The conversational asides are refreshing: Margot “was getting the hang” of the espionage game into which she was thrust. A legendary mistress is described as a “patrician bombshell.” However, the platitudes offered up from pop psychology are a little jarring. Do we need to be told that, “even among the most loving and well-adjusted siblings, family dynamics can be tricky”? Or that “there is nothing so hurtful as the realization that a parent loves one child more than another”? In the context of the Valois reign, lines like these come off as jokes.
Ms. Goldstone navigates the history with confidence, occasionally poking fun at its complications. In introducing the young Duke of Guise, another Henri, she adds, “to the despondency of many future historians.” Between Henry of Navarre, later Henry IV; Henri, the Duke of Guise, and Henri III of France, there’s no rest for the reader. But those who keep the story straight will be more than rewarded with enough romance, murder, torture, possible incest, and mayhem to launch a mini-series. Within the Valois family, betrayals are piled upon betrayals, twisted, bludgeoned, and occasionally served with heaping excrement. It’s apt, if sometimes overworked, that the author starts each chapter with a quote from Machiavelli.
The title “The Rival Queens” gives Marguerite more than her due. Margot was no match for the treacherous Catherine — but then who was? Even as kings, Margot’s brothers quaked in their mother’s presence. In the battle between mother and daughter, Catherine won hands down, stripping hedaughter of her husband, family fortune, and the French throne, to which Henry of Navarre ultimately rose as the first Bourbon king, Henry IV.
Still, Ms. Goldstone leaves her readers satisfied.
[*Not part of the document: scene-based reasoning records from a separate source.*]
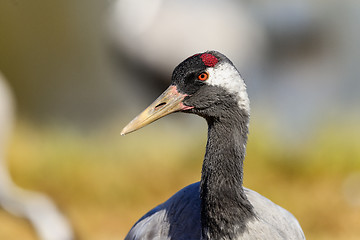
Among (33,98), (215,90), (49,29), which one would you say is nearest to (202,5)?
(49,29)

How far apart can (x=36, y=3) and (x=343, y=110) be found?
297cm

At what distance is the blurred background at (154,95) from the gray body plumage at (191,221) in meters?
2.32

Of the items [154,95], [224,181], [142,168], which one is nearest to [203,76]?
[224,181]

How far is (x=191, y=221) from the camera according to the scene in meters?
2.15

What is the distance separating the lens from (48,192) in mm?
4789

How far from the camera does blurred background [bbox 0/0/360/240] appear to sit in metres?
4.68

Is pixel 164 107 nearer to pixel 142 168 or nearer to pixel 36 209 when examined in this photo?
pixel 36 209

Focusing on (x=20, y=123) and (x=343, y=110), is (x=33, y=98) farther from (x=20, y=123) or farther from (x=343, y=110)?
(x=343, y=110)

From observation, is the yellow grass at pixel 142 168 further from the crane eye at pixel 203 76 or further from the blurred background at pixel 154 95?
the crane eye at pixel 203 76

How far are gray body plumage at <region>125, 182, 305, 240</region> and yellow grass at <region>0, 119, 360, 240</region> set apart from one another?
7.28 feet

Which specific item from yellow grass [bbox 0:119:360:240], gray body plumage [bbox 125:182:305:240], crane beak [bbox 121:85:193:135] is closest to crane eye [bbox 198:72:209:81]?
crane beak [bbox 121:85:193:135]

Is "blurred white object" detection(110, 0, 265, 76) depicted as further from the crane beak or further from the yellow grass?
the crane beak

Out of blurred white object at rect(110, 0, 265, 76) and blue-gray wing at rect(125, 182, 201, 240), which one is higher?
blurred white object at rect(110, 0, 265, 76)

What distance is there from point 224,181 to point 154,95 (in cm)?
286
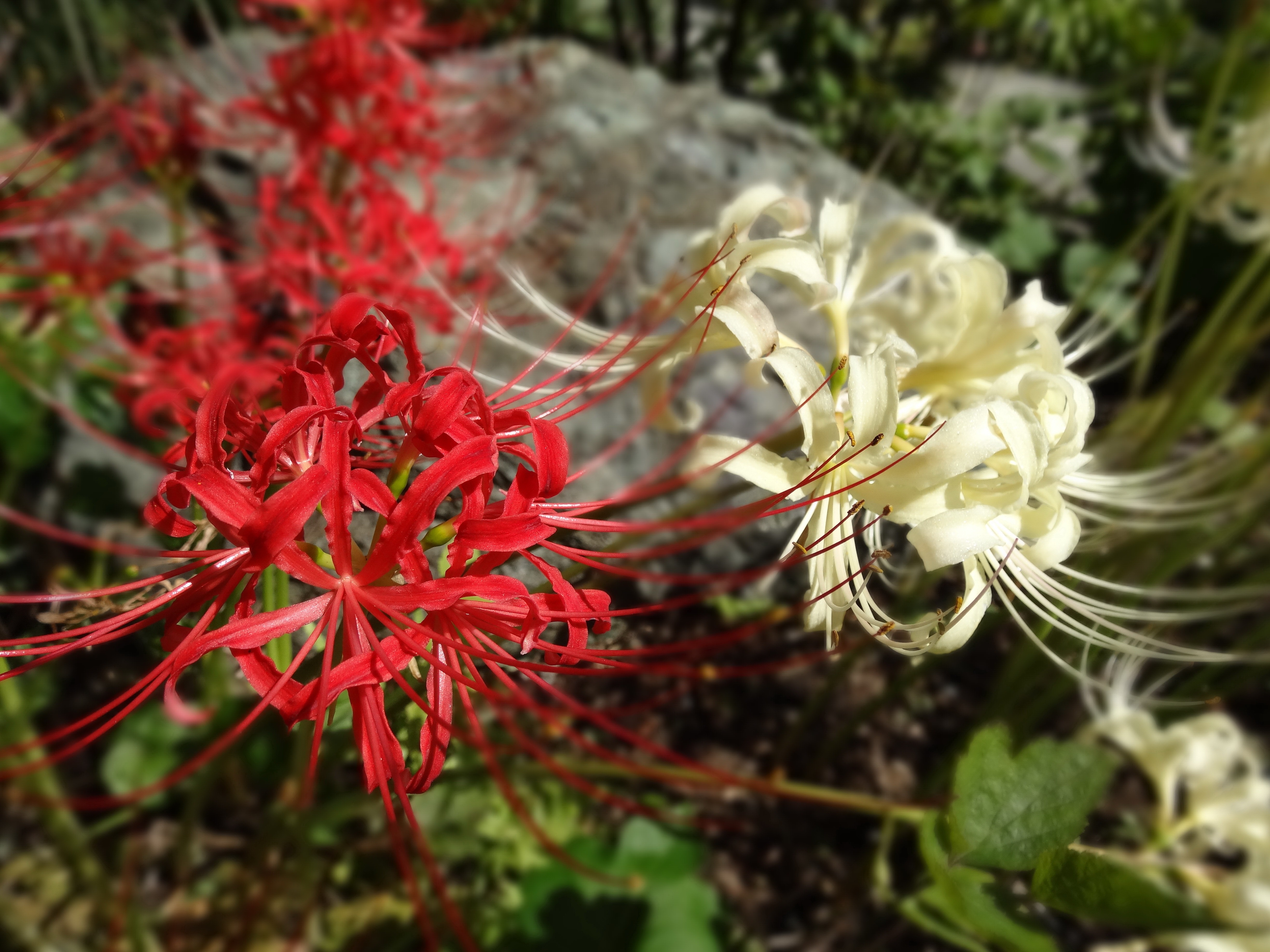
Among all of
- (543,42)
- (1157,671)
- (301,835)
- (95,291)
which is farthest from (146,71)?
(1157,671)

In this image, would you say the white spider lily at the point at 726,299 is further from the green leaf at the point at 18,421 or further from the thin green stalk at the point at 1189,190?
the green leaf at the point at 18,421

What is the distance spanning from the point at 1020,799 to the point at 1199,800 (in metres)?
0.66

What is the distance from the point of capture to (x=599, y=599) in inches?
23.2

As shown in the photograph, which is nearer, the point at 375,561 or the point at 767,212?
the point at 375,561

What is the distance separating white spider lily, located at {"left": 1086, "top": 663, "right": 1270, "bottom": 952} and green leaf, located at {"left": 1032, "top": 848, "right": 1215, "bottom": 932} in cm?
48

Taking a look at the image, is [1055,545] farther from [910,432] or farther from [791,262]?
[791,262]

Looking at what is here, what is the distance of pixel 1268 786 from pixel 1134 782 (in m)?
0.65

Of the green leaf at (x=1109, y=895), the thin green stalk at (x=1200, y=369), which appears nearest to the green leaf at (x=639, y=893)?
the green leaf at (x=1109, y=895)

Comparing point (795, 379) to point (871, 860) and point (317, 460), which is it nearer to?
point (317, 460)

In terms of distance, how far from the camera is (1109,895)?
0.50 m

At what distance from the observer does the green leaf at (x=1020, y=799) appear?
0.60m

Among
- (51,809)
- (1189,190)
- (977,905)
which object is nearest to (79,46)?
(51,809)

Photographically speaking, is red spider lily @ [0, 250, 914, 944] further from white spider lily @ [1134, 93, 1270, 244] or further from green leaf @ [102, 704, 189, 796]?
white spider lily @ [1134, 93, 1270, 244]

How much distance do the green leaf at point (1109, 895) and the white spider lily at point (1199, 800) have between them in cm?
48
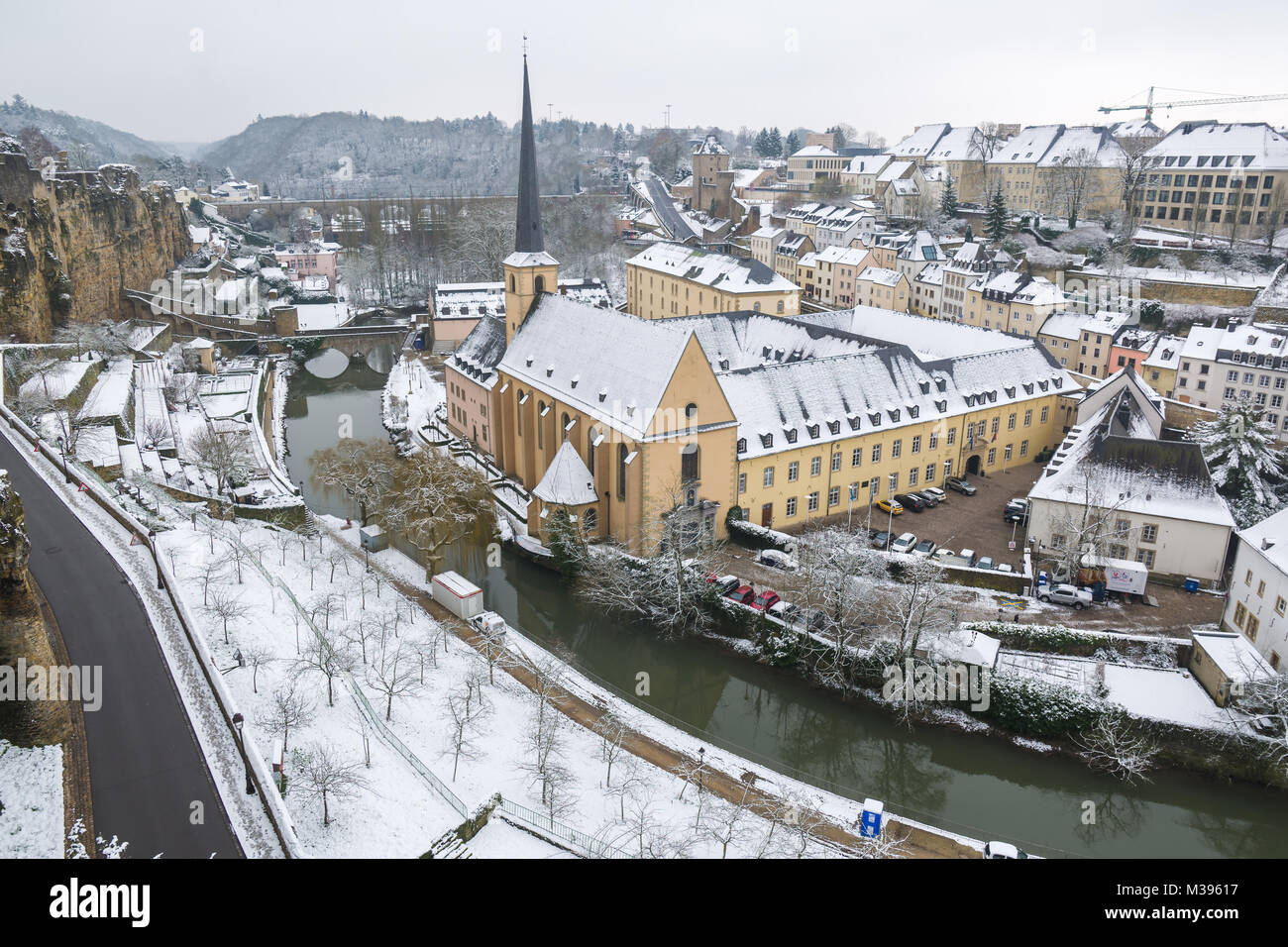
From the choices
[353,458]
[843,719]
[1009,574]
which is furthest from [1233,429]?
[353,458]

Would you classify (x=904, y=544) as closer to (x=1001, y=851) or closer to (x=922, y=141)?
(x=1001, y=851)

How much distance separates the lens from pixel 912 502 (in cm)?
4284

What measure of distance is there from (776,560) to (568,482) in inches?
378

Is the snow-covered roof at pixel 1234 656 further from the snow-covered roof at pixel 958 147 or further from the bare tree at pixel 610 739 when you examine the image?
the snow-covered roof at pixel 958 147

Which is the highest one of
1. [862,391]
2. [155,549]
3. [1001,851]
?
[862,391]

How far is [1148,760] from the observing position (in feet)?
86.3

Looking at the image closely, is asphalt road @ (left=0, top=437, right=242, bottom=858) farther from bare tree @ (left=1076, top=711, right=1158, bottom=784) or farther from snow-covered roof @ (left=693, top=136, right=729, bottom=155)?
snow-covered roof @ (left=693, top=136, right=729, bottom=155)

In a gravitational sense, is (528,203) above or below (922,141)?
below

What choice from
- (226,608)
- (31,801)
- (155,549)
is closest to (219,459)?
(155,549)

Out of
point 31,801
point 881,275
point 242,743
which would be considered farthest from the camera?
point 881,275

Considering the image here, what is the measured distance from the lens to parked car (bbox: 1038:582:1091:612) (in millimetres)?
32656

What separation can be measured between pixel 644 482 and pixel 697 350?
5973 millimetres

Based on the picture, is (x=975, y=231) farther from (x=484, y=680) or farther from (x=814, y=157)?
(x=484, y=680)

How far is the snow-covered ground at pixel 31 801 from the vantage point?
17.7m
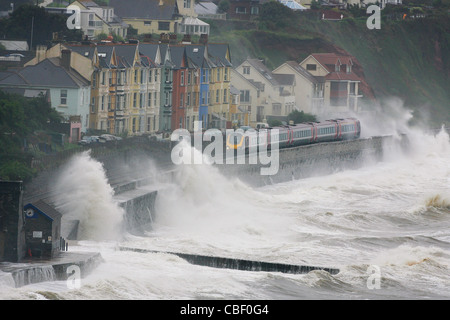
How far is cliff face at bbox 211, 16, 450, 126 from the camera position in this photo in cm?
10444

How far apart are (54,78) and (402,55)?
257 feet

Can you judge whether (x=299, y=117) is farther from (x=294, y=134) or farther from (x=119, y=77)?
(x=119, y=77)

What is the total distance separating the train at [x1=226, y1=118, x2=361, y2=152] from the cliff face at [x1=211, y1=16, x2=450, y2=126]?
14.7 metres

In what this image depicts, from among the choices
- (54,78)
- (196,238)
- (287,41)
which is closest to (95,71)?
(54,78)

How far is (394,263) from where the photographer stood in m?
40.5

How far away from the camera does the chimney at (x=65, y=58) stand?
59375 mm

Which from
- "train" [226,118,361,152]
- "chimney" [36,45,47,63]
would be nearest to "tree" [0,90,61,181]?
"chimney" [36,45,47,63]

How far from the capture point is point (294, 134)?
227 feet

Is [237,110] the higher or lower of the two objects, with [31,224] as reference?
higher

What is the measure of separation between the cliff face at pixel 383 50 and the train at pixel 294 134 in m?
14.7

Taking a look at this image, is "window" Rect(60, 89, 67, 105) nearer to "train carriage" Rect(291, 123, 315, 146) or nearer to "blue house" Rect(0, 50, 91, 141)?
"blue house" Rect(0, 50, 91, 141)

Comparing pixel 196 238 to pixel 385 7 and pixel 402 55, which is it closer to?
pixel 402 55

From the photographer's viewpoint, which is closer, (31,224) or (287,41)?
(31,224)

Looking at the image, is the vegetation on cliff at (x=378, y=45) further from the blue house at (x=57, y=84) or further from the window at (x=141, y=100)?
the blue house at (x=57, y=84)
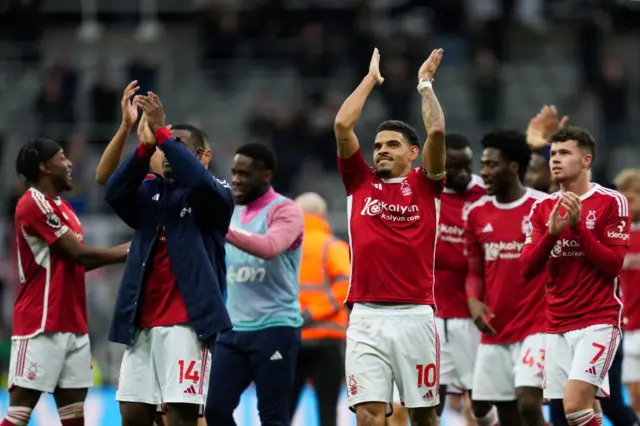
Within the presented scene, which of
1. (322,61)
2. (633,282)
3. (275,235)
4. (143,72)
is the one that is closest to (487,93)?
(322,61)

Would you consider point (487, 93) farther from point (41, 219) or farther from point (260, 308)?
point (41, 219)

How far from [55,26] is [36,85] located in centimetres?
200

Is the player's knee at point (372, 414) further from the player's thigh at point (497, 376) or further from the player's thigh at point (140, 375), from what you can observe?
the player's thigh at point (497, 376)

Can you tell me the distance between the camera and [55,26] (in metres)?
25.0

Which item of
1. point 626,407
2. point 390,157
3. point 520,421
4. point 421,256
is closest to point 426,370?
point 421,256

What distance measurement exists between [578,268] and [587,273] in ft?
0.26

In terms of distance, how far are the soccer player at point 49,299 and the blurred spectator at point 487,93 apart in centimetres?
1328

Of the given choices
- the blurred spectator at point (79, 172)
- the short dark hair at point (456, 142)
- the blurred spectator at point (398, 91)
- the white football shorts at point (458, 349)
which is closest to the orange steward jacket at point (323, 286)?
the white football shorts at point (458, 349)

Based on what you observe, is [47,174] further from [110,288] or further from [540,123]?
[110,288]

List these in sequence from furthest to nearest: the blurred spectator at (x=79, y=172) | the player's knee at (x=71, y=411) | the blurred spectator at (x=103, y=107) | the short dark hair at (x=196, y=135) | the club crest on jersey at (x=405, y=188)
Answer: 1. the blurred spectator at (x=103, y=107)
2. the blurred spectator at (x=79, y=172)
3. the player's knee at (x=71, y=411)
4. the short dark hair at (x=196, y=135)
5. the club crest on jersey at (x=405, y=188)

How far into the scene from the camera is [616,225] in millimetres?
9227

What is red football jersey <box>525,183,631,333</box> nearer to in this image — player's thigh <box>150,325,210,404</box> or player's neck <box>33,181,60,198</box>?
player's thigh <box>150,325,210,404</box>

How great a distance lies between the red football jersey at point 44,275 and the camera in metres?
9.76

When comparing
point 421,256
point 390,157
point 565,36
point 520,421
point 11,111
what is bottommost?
point 520,421
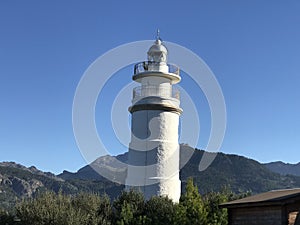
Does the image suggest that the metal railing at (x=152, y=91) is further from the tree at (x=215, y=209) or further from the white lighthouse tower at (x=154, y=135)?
the tree at (x=215, y=209)

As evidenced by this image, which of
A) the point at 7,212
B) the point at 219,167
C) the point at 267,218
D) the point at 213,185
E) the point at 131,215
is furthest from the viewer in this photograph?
the point at 219,167

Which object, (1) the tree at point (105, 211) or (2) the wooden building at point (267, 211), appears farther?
(1) the tree at point (105, 211)

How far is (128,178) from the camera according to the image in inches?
1353

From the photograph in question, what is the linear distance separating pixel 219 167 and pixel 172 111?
497ft

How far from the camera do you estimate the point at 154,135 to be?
33656 mm

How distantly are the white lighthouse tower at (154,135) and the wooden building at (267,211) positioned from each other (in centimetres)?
1061

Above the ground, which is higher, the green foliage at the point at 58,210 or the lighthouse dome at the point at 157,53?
the lighthouse dome at the point at 157,53

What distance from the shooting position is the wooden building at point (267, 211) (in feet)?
66.4

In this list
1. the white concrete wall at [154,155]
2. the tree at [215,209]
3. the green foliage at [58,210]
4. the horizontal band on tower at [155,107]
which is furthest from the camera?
the horizontal band on tower at [155,107]

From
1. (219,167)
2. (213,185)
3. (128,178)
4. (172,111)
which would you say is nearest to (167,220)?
(128,178)

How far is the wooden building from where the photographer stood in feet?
→ 66.4

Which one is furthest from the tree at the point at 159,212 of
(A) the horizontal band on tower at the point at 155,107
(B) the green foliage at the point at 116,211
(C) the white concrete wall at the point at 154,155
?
(A) the horizontal band on tower at the point at 155,107

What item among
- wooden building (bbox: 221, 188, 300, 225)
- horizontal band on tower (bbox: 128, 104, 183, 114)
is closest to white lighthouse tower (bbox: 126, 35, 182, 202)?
horizontal band on tower (bbox: 128, 104, 183, 114)

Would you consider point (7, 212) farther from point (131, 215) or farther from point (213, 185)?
point (213, 185)
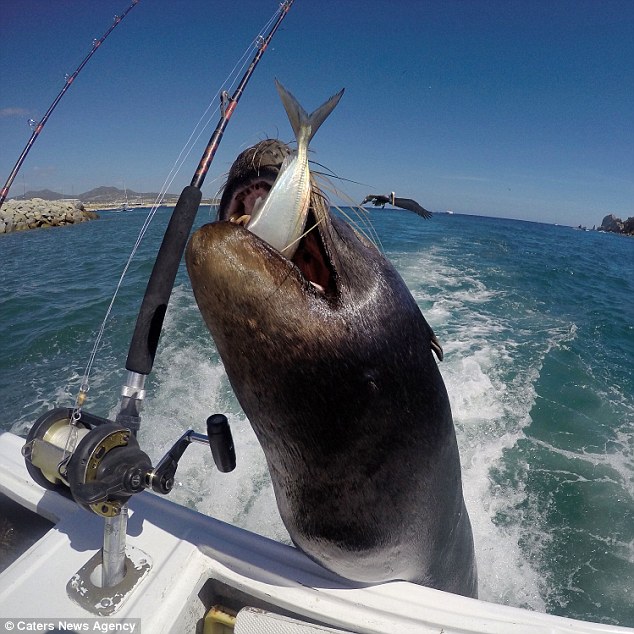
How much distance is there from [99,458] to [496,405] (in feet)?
17.2

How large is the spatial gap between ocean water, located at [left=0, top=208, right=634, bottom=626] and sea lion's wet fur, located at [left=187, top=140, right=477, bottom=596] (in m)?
0.45

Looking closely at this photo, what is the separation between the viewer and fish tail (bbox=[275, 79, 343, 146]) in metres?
1.09

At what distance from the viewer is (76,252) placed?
17250 millimetres

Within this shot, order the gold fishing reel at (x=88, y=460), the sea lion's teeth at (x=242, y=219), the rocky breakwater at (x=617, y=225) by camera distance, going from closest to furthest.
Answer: the sea lion's teeth at (x=242, y=219)
the gold fishing reel at (x=88, y=460)
the rocky breakwater at (x=617, y=225)

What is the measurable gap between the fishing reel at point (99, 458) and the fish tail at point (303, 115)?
1012mm

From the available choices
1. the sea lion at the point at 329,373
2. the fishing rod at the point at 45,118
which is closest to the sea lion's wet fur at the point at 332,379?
the sea lion at the point at 329,373

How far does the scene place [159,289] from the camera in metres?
1.70

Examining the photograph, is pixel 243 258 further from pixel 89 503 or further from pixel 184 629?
pixel 184 629

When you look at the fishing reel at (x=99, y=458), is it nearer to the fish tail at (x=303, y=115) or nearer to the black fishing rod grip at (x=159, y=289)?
the black fishing rod grip at (x=159, y=289)

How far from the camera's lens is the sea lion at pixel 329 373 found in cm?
105

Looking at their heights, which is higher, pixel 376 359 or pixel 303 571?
pixel 376 359

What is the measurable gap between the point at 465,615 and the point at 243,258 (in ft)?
5.16

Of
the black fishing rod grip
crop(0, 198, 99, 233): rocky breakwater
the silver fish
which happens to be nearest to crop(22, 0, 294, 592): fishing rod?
the black fishing rod grip

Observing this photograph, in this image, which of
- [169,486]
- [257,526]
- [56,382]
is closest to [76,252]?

Queen Margot found her happy ending in ceding power gracefully. “I have no ambition and I have no need of it,” she apparently wrote, “being who and what I am.”
Ellen T. White, former managing editor of the New York Public Library, is the author of “Simply Irresistible,” an exploration of the great romantic women of history. She lives in Springs.
Nancy Goldstone lives in Sagaponack.